**Tarefa a realizar**
No texto sobre a casa principal da chácara de Totó Caiado, explique por que o segundo banheiro do edifício é facilmente identificável como um acréscimo posterior.

E é exatamente essa forma duplicada de organização estrutural do edifício residencial urbano que vai ser utilizado na elaboração da casa principal da chácara de Totó Caiado, reproduzindo claramente uma série de elementos de caráter tanto social quanto cultural, formadores da personalidade do brasileiro de então.
O que realmente diferencia essa sede de chácara de uma residência eminentemente urbana é o fato de apresentar aberturas para iluminação e ventilação em praticamente todos os cômodos, o que dificilmente acontece naquele. Os quartos situados, na parte anterior do edifício, apresentam aberturas tanto na fachada quanto na lateral. Os quartos situados, na seqüência, apresentam uma janela cada e a varanda, seis janelas, em três de suas quatro paredes. No anexo, apenas a despensa não apresenta janela para o exterior, o que aparece inclusive no banheiro, adaptado na parte posterior da cozinha.
Planta do edifício principal

Existe, nesse edifício, um segundo banheiro, acrescido em tempo posterior, facilmente identificável por estar fora do perímetro original da construção.
Sendo a arquitetura goiana do período colonial considerada de extrema simplicidade, passa a ser vista como uma preocupação quase que erudita, a forma totalmente equilibrada com que as aberturas se apresentam na fachada principal desse edifício, com duas janelas de cada lado da porta principal de acesso, estando bem proporcionadas as dimensões dos espaços cheios e vazios, o que, de certa forma, centraliza as aberturas em relação ao vigamento da fachada.
Quanto à organização dos vãos em relação à composição das fachadas dos edifícios residenciais próprios do período colonial, dizem Vaz e Zarate (2003, p. 61) que

na composição das fachadas os vãos exercem papel fundamental, porque são eles que conferem ritmos e contrastes, definidos pelas relações claro-escuro, cheio-vazio e pelos acabamentos mais primorosos. As sobrevergas, venezianas, rótulas e guilhotinas são elementos associados aos vãos e reforçam esta atribuição compositiva que eles exercem. A madeira é o material empregado em todos os componentes até à introdução das molduras em argamassa.

Apesar de toda a simplicidade com que se apresenta esse edifício, é possível perceber, nas janelas da varanda, o emprego de venezianas e mesmo de bandeira com quadros para a colocação de vidros.
Em seu interior, várias modificações podem ser observadas, com é o caso da substituição do piso original – provavelmente de tabuado – do corredor, de dois quartos e da varanda, por piso cerâmico (ladrilho hidráulico) de uso corrente em meados do século XX. Também o corpo anexo teve seu piso substituído, se bem que por outro não tão nobre quando aquele implantado no bloco principal. Nessa região, foi utilizado o cimento queimado, mais indicado para áreas molhadas. Apenas dois dos quatro quartos que compõem essa residência tiveram seu piso original preservado.

**Extrato de dados**
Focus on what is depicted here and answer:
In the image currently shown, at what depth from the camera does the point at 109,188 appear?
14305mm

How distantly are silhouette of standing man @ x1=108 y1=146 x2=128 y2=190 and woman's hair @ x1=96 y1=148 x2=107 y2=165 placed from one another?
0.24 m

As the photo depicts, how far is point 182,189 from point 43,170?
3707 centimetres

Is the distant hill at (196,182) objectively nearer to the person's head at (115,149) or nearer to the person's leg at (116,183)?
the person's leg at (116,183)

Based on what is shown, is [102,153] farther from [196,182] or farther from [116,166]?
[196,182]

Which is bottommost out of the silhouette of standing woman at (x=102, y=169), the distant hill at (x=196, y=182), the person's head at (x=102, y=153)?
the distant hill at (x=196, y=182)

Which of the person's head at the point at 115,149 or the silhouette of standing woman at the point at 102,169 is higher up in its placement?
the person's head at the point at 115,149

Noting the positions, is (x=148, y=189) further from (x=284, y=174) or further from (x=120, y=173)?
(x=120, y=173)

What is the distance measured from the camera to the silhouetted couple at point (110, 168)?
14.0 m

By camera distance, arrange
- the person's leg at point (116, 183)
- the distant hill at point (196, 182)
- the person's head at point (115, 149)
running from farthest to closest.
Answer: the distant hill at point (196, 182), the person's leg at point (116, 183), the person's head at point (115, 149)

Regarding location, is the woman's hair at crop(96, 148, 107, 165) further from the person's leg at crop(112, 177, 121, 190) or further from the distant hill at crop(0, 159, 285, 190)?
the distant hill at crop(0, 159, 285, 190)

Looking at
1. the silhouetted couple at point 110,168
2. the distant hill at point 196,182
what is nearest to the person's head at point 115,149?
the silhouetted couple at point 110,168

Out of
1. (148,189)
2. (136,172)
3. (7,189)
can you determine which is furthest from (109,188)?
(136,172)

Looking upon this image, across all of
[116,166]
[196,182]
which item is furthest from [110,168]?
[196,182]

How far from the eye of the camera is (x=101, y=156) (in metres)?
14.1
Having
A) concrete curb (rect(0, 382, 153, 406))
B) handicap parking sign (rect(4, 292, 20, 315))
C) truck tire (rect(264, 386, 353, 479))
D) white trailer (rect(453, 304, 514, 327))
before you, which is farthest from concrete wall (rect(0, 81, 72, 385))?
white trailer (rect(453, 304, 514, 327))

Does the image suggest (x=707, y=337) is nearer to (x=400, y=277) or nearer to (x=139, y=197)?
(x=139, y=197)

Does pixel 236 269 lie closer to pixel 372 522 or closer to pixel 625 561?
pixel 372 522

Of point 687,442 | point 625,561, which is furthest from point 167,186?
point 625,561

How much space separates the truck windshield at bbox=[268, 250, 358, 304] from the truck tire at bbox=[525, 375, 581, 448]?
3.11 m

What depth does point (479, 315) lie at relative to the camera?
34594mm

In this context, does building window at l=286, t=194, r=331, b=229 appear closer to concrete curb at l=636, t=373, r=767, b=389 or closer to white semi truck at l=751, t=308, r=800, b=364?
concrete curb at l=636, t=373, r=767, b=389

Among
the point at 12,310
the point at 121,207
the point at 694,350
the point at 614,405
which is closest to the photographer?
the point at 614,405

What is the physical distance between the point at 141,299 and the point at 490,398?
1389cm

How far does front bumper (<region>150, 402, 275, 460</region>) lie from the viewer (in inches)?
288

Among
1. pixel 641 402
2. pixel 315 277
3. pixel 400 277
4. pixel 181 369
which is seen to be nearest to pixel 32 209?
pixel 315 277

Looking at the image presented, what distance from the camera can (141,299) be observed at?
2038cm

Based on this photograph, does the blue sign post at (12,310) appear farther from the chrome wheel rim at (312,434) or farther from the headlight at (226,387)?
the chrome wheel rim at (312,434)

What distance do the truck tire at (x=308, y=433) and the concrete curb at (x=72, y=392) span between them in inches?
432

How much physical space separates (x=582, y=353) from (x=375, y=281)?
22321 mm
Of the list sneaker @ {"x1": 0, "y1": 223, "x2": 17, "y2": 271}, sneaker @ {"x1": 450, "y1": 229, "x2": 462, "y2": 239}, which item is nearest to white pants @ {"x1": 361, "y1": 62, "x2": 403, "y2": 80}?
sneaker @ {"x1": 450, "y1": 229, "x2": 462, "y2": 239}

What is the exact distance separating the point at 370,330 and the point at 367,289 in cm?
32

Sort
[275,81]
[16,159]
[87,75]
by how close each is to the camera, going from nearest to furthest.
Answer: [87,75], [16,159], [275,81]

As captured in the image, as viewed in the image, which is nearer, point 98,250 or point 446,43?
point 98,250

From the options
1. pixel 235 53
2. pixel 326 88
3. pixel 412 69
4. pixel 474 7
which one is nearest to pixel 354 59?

**Resposta**
O segundo banheiro é facilmente identificável como acréscimo porque fica fora do perímetro original da construção.